BALIKPAPAN,kaltimonline.com – Sejak awal tahun 2024, Pemerintah Kota Balikpapan secara resmi telah memberlakukan Peraturan Daerah (Perda) Kota Balikpapan Nomor 8 Tahun 2023 Tentang Pajak Daerah dan Retribusi Daerah.
Perda tersebut menjadi landasan aturan untuk pengelolaan penetapan dan penagihan pajak daerah dan retribusi daerah mulai bulan Januari 2024. Sesuai Undang-Undang Nomor 1 Tahun 2022 tentang hubungan keuangan pemerintah daerah (HKPD).
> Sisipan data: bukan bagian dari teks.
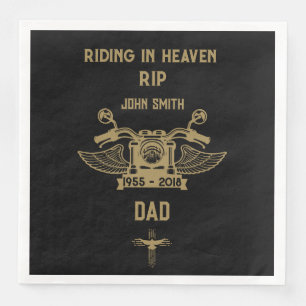 In het geheugen Motorbike Rider Biker begrafenis Servet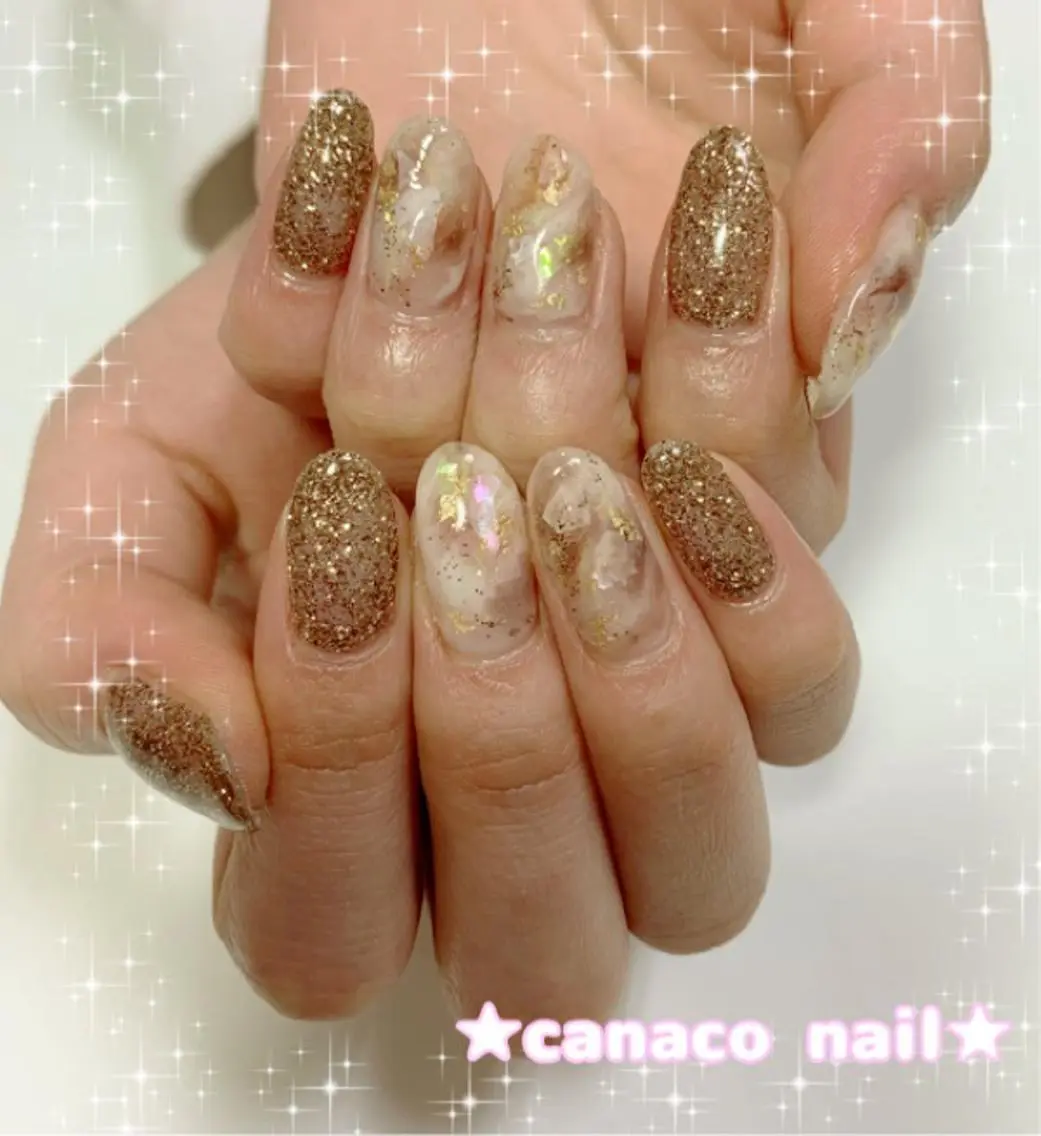ネイル アートネイル ジェルネイル パラジェル ストーンネイル ハンドネイル ハンドケア ベテランネイル cnc  nailのネイルデザイン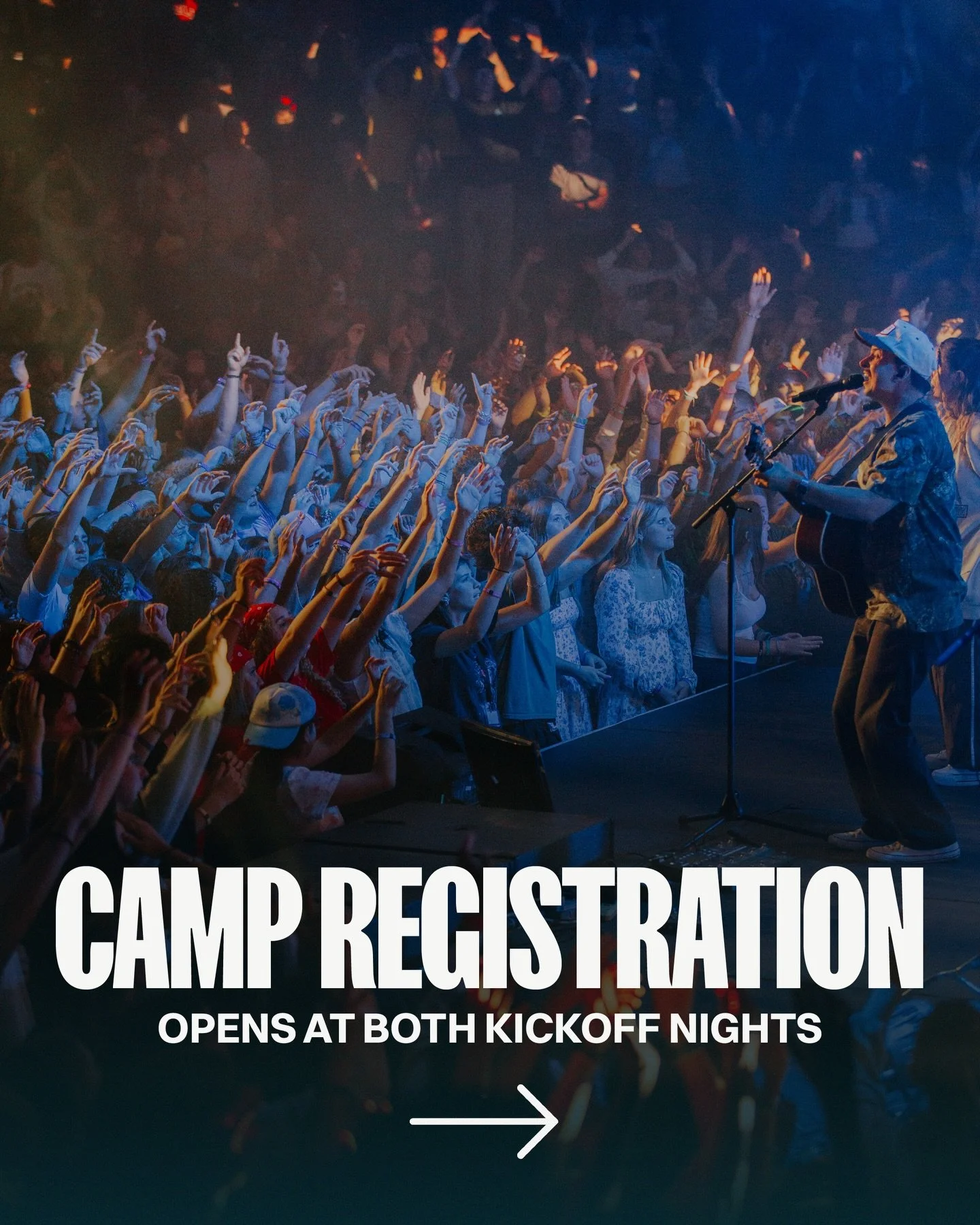 SEE. YOU. AT. CAMP. ☀️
Kepala Badan Pengelola Pajak Daerah dan Pajak Retribusi Daerah (BPPDRD) Kota Balikpapan, mengatakan ada beberapa tarif pajak dan retribusi dalam perda tersebut yang mengalami penurunan seperti pajak parkir, pajak bioskop.
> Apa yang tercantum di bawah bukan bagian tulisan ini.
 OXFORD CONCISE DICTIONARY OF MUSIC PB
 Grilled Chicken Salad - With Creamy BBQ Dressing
Berlakunya aturan sesuai Perda ini, sedikit banyak akan berdampak terhadap pajak hiburan yang mengalami penurunan.
Meskipun demikian, pihaknya akan intensifikasi dan ekstensifikasi untuk mengawasi laporan pajak.
“Kami akan maksimalkan intensifikasi dan ekstensifikasi untuk mengawasi laporan pajakm,” katanya kepada wartawan, Rabu (3/4/2024)
Selain itu, pihaknya akan mendata wajib pajak sebagai upaya untuk menjaga realisasi Pendapatan Asli Daerah (PAD), agar tetap bisa optimal. Idham optimis target PAD Kota Balikpapan tahun ini sebesar Rp 1,1 Triliun akan tercapai, walaupun ada beberapa tarif pajak mengalami penurunan.